Au-delà de ce premier exercice réussi, des doutes subsistent sur la capacité de la nouvelle Commission à s’ancrer dans les réalités politiques de l’Union, au-delà de la question climatique. De cette capacité dépend la possibilité de dépasser les limites et impasses auxquelles la Commission Juncker s’est confrontée. Celle-ci a, en effet, dû faire face à des blocages politiques majeurs sur plusieurs textes pourtant essentiels pour l’Union : approfondissement de la zone euro, complétion de l’Union bancaire et de l’Union des marchés de capitaux, harmonisation de la taxation sur les entreprises, mais également réforme des accords de Dublin en matière migratoire, etc. Et, Philippe Herzog nous alerte sur la nouvelle crise financière qui se profile et nous rappelle à quel point celle-ci est liée à celle de notre mode de développement(2).
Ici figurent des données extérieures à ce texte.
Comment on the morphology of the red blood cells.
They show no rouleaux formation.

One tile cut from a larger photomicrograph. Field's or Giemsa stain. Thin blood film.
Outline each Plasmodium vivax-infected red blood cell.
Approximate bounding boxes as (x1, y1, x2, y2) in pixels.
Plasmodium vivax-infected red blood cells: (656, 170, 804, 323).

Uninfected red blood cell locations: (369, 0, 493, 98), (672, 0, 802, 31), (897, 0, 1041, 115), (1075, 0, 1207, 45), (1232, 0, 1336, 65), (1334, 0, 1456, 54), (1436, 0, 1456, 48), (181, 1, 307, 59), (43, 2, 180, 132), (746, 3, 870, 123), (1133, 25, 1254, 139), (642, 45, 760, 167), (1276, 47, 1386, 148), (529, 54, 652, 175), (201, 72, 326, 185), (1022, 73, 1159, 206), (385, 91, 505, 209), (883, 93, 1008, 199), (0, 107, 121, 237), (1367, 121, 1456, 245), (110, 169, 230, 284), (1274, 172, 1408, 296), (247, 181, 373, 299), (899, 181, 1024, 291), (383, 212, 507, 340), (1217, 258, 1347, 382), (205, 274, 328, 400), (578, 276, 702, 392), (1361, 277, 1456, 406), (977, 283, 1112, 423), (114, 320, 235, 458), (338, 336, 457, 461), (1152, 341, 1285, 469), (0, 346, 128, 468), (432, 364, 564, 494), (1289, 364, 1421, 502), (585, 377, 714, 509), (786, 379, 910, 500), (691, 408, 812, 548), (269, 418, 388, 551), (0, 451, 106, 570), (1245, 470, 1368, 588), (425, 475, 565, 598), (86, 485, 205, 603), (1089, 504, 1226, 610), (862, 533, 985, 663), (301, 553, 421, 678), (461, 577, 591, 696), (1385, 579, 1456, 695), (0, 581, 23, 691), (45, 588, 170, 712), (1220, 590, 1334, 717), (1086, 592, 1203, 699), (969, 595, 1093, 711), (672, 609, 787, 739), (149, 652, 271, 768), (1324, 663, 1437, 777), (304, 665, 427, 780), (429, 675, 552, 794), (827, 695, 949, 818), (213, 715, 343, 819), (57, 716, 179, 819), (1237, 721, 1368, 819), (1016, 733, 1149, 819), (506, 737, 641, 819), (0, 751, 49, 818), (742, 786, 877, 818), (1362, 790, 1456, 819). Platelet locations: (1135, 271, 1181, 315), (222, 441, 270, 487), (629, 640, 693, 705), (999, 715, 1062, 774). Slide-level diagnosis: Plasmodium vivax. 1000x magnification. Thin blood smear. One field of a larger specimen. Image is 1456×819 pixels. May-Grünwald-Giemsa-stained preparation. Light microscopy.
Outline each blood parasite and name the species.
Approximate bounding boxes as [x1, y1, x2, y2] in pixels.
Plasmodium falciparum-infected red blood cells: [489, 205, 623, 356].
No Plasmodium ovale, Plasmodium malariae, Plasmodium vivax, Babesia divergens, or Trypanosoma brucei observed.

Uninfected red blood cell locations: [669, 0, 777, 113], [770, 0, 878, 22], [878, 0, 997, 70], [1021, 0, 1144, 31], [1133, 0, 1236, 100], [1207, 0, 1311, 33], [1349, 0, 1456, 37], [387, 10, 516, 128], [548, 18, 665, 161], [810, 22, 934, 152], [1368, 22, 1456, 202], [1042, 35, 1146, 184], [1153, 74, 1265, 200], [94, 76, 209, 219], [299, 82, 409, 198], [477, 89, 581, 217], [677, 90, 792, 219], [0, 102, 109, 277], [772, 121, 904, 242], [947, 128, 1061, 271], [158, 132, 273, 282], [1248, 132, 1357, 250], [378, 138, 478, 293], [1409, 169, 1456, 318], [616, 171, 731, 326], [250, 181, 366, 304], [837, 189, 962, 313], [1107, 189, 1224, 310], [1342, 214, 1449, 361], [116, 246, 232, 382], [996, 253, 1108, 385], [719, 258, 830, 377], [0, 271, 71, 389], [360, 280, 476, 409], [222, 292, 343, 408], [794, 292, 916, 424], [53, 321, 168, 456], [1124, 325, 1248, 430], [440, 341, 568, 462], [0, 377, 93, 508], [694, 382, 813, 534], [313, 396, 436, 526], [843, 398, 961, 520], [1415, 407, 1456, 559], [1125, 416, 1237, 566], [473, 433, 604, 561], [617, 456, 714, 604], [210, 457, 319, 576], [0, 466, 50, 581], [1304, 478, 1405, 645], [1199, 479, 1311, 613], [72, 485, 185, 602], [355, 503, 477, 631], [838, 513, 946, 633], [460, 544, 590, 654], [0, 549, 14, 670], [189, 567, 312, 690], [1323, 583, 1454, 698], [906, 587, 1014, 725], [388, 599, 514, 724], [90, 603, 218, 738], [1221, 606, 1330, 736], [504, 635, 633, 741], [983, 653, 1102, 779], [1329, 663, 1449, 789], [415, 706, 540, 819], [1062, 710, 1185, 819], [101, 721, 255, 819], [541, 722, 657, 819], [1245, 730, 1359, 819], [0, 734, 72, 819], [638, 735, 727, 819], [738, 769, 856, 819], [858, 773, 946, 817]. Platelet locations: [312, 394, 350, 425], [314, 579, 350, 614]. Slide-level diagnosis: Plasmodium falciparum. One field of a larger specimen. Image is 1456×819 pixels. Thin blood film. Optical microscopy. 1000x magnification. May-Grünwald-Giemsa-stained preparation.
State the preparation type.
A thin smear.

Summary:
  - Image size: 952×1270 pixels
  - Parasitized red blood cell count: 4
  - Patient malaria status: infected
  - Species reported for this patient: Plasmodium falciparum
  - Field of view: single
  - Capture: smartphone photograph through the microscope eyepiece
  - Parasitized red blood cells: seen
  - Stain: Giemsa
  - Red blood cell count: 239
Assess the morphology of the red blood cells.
Il faudra bien que la Commission von der Leyen avance sur ces dossiers et sorte de l’impasse politique. Or, aujourd’hui, on voit mal ce qui permettra à cette nouvelle Commission de réussir là où la Commission Juncker a échoué. Les orientations politiques présentées par Ursula von der Leyen, aussi ambitieuses soient-elles, ne sortent pas vraiment du catalogue de promesses trop encore déconnectées les unes des autres. Rien n’est dit malheureusement sur le « comment ». En particulier, il manque une vision d’ensemble qui permettra à chacun de trouver sa place et ainsi de consentir les efforts nécessaires. Soyons juste, il en existe des ferments dans le discours d’Ursula Von der Leyen, qui pourrait lui permettre de dépasser une approche trop « techno », avec notamment ses références à la souveraineté européenne. Mais beaucoup reste à construire. Si elle y arrive, nul doute que sa capacité à jouer avec les équilibres et les identités politiques européennes pourrait lui permettre de sortir l’Europe de quelques impasses…
1) Les auditions des Commissaires désignés ne sont pas achevées à l’heure de boucler cet article. La composition définitive de la nouvelle Commission n’est donc pas connue.